- Assigned task
From the line with "pointer-events: none;" through the line with "right to left */", repeat the entries verbatim, both end lines included, and add nothing.

- Exercise data
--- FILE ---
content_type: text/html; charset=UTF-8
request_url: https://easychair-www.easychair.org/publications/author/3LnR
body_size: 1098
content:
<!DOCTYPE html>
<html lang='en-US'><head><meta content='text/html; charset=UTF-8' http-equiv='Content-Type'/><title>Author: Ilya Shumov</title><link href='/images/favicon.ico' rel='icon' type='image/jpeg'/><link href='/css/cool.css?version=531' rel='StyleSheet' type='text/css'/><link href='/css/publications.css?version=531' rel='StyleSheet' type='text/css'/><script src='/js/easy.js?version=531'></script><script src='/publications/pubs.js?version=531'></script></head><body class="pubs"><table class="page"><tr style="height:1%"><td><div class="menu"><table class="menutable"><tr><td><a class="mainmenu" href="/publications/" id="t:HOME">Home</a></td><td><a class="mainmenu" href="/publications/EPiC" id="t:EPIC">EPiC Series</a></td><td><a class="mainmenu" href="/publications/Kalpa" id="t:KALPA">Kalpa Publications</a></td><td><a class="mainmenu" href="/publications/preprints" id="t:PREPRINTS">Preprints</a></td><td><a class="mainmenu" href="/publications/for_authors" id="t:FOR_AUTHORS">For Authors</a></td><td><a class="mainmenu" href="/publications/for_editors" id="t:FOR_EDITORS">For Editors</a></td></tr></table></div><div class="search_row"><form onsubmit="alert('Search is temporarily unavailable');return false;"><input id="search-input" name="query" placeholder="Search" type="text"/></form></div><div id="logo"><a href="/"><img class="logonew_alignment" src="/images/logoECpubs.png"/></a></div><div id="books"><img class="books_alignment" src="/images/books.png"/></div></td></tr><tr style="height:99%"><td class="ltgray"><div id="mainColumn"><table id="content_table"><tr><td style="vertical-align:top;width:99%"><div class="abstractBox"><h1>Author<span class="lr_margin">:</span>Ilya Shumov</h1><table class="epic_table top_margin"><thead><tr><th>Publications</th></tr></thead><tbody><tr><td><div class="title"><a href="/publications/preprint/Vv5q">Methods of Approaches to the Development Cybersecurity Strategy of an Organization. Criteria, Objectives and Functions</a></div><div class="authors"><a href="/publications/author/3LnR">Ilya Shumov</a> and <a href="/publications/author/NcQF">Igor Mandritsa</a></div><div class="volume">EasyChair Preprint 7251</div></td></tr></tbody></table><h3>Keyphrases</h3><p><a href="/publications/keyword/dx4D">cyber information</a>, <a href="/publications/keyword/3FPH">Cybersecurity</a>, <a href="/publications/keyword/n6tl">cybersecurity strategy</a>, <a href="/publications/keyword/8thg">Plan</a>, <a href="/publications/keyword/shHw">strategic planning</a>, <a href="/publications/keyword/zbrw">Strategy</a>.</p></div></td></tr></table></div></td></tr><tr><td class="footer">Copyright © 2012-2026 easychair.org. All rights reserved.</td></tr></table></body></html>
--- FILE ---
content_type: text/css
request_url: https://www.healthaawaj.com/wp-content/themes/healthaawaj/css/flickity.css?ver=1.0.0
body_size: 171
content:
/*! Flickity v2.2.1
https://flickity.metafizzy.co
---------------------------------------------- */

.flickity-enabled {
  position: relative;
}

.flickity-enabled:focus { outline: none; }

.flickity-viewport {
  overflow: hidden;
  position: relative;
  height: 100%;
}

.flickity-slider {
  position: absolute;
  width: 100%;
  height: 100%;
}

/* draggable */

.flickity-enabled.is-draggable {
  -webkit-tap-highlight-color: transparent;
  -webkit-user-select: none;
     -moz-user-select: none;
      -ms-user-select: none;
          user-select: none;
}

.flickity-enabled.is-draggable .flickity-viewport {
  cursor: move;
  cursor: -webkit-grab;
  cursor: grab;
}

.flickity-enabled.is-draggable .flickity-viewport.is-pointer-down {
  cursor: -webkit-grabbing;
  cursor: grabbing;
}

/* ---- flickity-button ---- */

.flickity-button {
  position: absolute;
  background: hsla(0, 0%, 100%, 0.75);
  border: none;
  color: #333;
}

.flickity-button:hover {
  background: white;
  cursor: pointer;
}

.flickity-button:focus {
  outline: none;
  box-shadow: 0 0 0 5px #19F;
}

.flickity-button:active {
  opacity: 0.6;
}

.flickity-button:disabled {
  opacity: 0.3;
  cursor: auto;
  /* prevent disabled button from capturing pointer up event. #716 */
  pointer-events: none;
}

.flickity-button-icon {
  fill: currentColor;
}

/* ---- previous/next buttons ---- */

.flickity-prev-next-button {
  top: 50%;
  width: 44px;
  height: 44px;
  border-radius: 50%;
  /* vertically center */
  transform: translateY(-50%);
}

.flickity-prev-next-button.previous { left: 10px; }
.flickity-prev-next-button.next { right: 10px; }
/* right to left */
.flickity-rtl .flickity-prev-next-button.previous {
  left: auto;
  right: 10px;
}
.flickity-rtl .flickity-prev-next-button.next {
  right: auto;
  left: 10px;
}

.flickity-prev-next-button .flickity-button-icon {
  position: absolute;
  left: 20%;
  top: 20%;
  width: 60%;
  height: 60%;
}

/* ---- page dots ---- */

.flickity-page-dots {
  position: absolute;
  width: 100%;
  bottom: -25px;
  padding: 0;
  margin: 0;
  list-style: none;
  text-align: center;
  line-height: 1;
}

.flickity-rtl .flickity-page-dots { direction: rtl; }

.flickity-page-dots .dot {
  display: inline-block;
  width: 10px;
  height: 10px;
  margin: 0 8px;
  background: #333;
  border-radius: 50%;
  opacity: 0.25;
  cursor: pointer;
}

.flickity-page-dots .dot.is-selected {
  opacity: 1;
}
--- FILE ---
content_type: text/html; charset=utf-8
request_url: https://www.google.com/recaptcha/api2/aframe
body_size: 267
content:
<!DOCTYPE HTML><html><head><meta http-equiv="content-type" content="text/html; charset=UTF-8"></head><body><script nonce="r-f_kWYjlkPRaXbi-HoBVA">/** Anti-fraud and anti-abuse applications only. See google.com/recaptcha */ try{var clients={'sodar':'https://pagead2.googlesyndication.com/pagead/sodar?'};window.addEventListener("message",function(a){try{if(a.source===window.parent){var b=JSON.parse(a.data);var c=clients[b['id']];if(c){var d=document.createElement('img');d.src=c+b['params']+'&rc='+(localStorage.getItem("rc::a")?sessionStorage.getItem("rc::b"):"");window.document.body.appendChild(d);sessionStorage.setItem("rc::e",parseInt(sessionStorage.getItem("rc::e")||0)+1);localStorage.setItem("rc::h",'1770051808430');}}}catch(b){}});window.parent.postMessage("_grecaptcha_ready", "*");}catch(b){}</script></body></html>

- Result of the exercise
  pointer-events: none;
}

.flickity-button-icon {
  fill: currentColor;
}

/* ---- previous/next buttons ---- */

.flickity-prev-next-button {
  top: 50%;
  width: 44px;
  height: 44px;
  border-radius: 50%;
  /* vertically center */
  transform: translateY(-50%);
}

.flickity-prev-next-button.previous { left: 10px; }
.flickity-prev-next-button.next { right: 10px; }
/* right to left */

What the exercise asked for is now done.